Kurt Busch and Jimmy Fennig, pictured here in 2002, quickly built an effective rapport. 

Robert LeSieur/Motorsport Images

“And this is what Jack Roush said to me: ‘I’d rather you make mistakes at the top level than be here in the Trucks for another year or in the Busch [now Xfinity] Series for another year. I’d rather you make mistakes at the top level.’ And away we went. It was just such a fast transition from being a local racer in 1998 to being in the Cup Series in 2000.

“It was an opportunity of a lifetime. What was I supposed to say as a 22-year-old? ‘No, I don’t want to go to the Cup Series?’ I knew it was too soon, and I looked up to guys like Jeff Gordon and Ron Hornaday Jr., who had just made it from the West Coast. The West Coast doors were wide open at the time. And you know, I did OK in my rookie year in Cup.”

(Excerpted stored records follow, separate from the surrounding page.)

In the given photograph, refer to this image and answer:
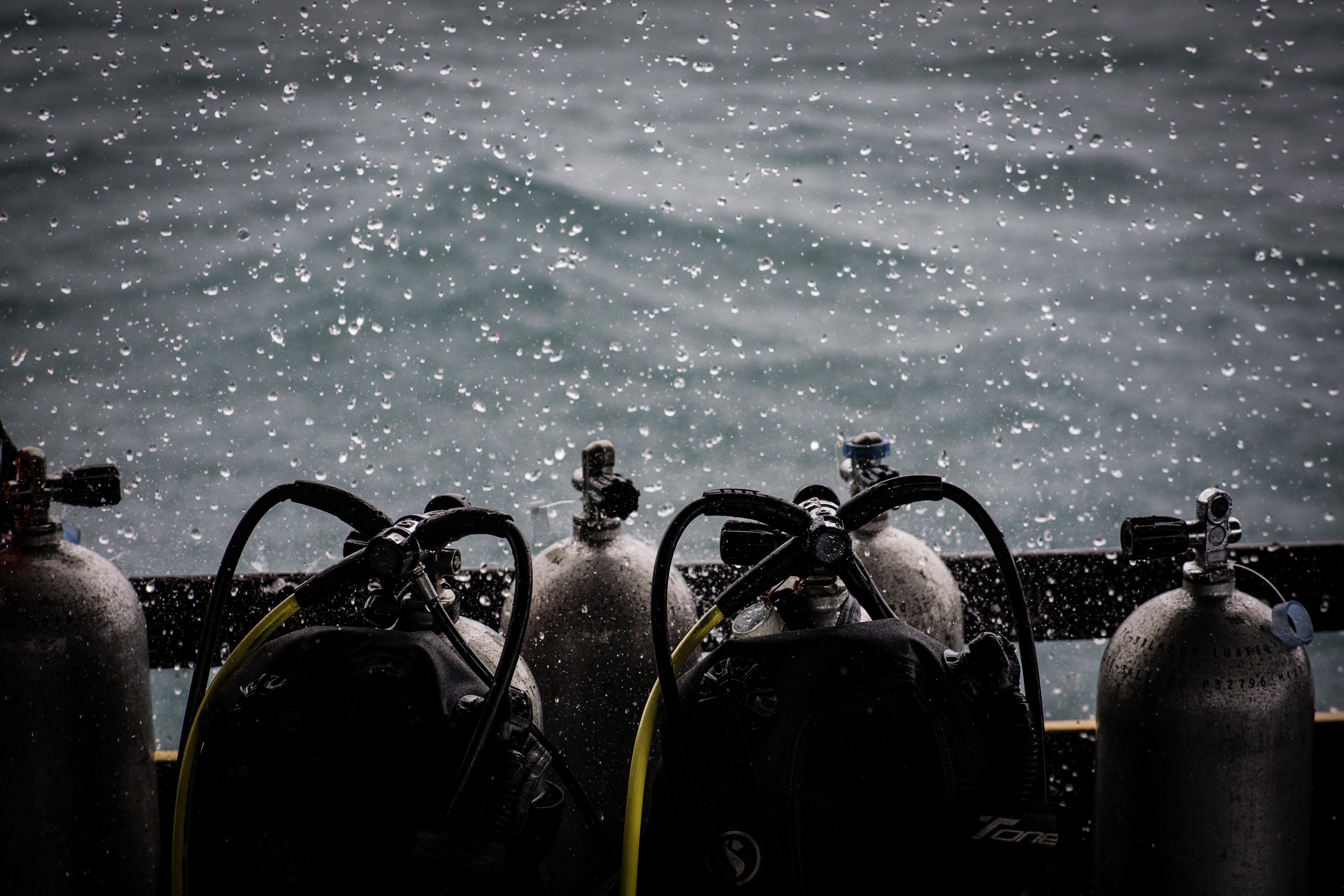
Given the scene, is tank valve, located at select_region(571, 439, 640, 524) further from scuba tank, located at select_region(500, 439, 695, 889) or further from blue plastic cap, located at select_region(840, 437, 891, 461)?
blue plastic cap, located at select_region(840, 437, 891, 461)

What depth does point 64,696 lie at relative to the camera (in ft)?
2.90

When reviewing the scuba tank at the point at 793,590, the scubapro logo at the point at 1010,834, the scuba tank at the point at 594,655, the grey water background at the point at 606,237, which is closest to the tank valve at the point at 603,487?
the scuba tank at the point at 594,655

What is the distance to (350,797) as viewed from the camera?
2.14 feet

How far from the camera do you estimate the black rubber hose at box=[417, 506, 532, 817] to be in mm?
618

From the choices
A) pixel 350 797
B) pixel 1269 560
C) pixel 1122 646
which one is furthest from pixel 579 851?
pixel 1269 560

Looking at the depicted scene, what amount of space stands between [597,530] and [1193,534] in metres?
0.51

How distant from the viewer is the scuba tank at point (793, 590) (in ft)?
2.33

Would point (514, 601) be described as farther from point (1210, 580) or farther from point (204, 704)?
point (1210, 580)

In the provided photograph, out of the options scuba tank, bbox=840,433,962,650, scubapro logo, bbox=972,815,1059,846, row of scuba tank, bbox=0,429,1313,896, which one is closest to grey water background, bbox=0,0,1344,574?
scuba tank, bbox=840,433,962,650

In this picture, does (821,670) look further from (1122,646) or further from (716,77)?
(716,77)

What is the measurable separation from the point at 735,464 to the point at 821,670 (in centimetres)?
113

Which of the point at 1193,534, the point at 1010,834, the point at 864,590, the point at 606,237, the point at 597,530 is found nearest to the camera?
the point at 1010,834

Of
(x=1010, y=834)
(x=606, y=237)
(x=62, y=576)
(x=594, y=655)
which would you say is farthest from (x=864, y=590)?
(x=606, y=237)

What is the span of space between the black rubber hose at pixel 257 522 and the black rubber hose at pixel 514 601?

By 2002 the Las Vegas native was established at the highest level of the sport and, teaming up with crew chief Jimmy Fennig, managed to pull down his first win at Bristol in March. But it was the following year that things really started to click

“2003 seemed like we were running so strong on the big tracks,” Busch remembers. “That’s when the coil binding era of NASCAR was starting to pop up as the primary way to set cars up. At Roush, we had all the teams working as hard as we could to figure out the setups for coil binding. We found a system that worked, and it just made us consistent. We were consistent and right in the game every week.

“2003 is when the sport slowed down for me. I could feel the car and I could not get so anxious and nervous about certain situations and I could make clean, good passes. That also made me more confident with the media — and that backfired. 2003 was probably also my toughest year with different rival drivers, getting in trouble with the media or whatever it may have been. I said to myself, ‘I need to block the media side of this out. I need to become more professional, and I need to keep the same focus with the car that basically has us running a top five every week.’

Busch felt the sport slowed down for him in 2003, while he sped up dueling the likes of Jimmie Johnson. Motorsport Images

“That’s what led to 2004. It was a nice mental reset of knowing that I was starting to master the cars, master the setups, and then me and Jimmy Fennig, once they announced the new point system, we sat down on Jan. 1 and had a game plan all the way to Homestead that year.

“2004 was truly just a magical year. The way the season started, our overall game plan was to be an underdog and to be kind of a sleeper team, and some of that was to save our test sessions back in the day. You used to be able to pick five or six or seven tracks to go and test at during the weeks of the season. But if you used them up early in the year, you didn’t have them later in the year. We used all of our setups for 2003 to start, and then as the season went on, of course, we were advancing. We were running right in the middle of the top 10.”

The September race at New Hampshire International Speedway started the title run for Busch, Fennig and the Roush Racing crew.

“We started testing right before the playoffs started. We started at New Hampshire, Dover, Kansas, Charlotte, Homestead and Martinsville,” Busch relates. “We were everywhere and we worked hard. It was so stressful, though. That was the only thing we didn’t see coming. It was the extra test sessions and still running up front in the points in the playoffs.

“We won the first-ever NASCAR playoff race in Loudon and we set the tone. We were like, ‘OK, we’re done being the underdogs. We’re here for the for the show.’